Recopiez sans rien changer, s'il vous plaît, le passage du texte sur Isolaccio di Fiumorbo en juin 1808 qui commence aux mots « Les autorités civiles » et s'arrête après « de chasseurs corses. ».

* **TEXTE DE L'EXERCICE**:
=======
Isulacciu di u Fium'Orbu, juin 1808

Les autorités civiles et militaires impliquées



Valentini Filippo Francesco, maire d'Isolaccio di Fiumorbo.

En l'an XII, il avait été nommé par le général Morand en tant que lieutenant d’une des compagnies de chasseurs corses.

En 1807, l'intéressé est proposé par Morand comme maire. Mais il « n’avait point fait preuve de bonne volonté ». Il avait, par contre donné « toutes les certitudes d’insuffisance »

Il n'en reste pas moins que le maire sera lui aussi déporté. Alors qu'il est emprisonné à Embrun, il tente d'intercéder auprès des autorités en faveur de ses concitoyens incarcérés. Son courrier évoque entre autres : « … Un prêtre arraché de l’autel, cent septante cinq (175) malheureux traînés sans délits, sans jugement, parmi lesquels vingt malheureux septuagénaires et octogénaires, sans hardes, sans argent… ». Une mesure « … Qui n’était pas dictée par la justice, mais par la passion haîneuse… ». S’adressant « au monarque » : « … Il ne voudra pas que, quand la France jouit des bienfaits de sa justice, une portion de sa patrie souffre sous le glaive du despotisme et de la tyrannie »
=======
* **INFORMATIONS EXTRAITES**:
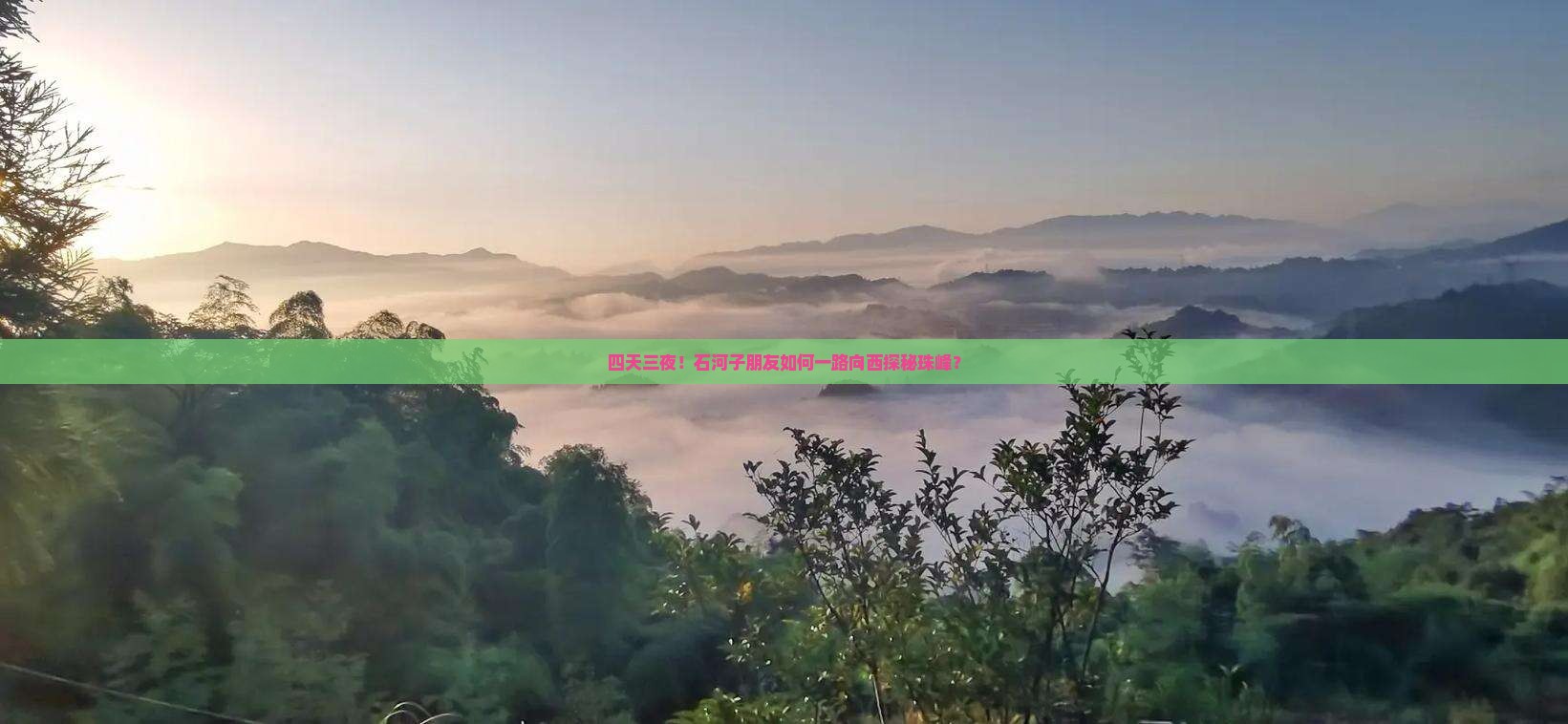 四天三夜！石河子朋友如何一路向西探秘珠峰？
=======
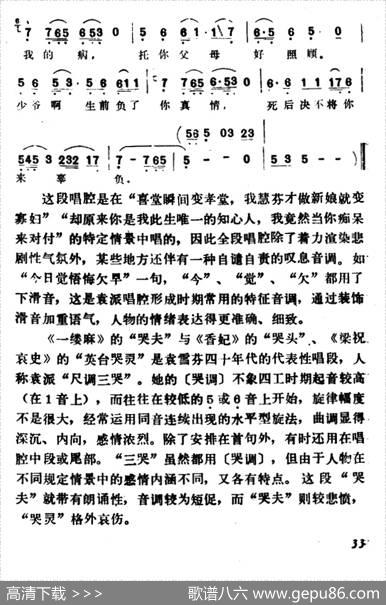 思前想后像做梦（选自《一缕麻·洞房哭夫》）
=======
* **RÉPONSE AU PROBLÈME**:
Les autorités civiles et militaires impliquées



Valentini Filippo Francesco, maire d'Isolaccio di Fiumorbo.

En l'an XII, il avait été nommé par le général Morand en tant que lieutenant d’une des compagnies de chasseurs corses.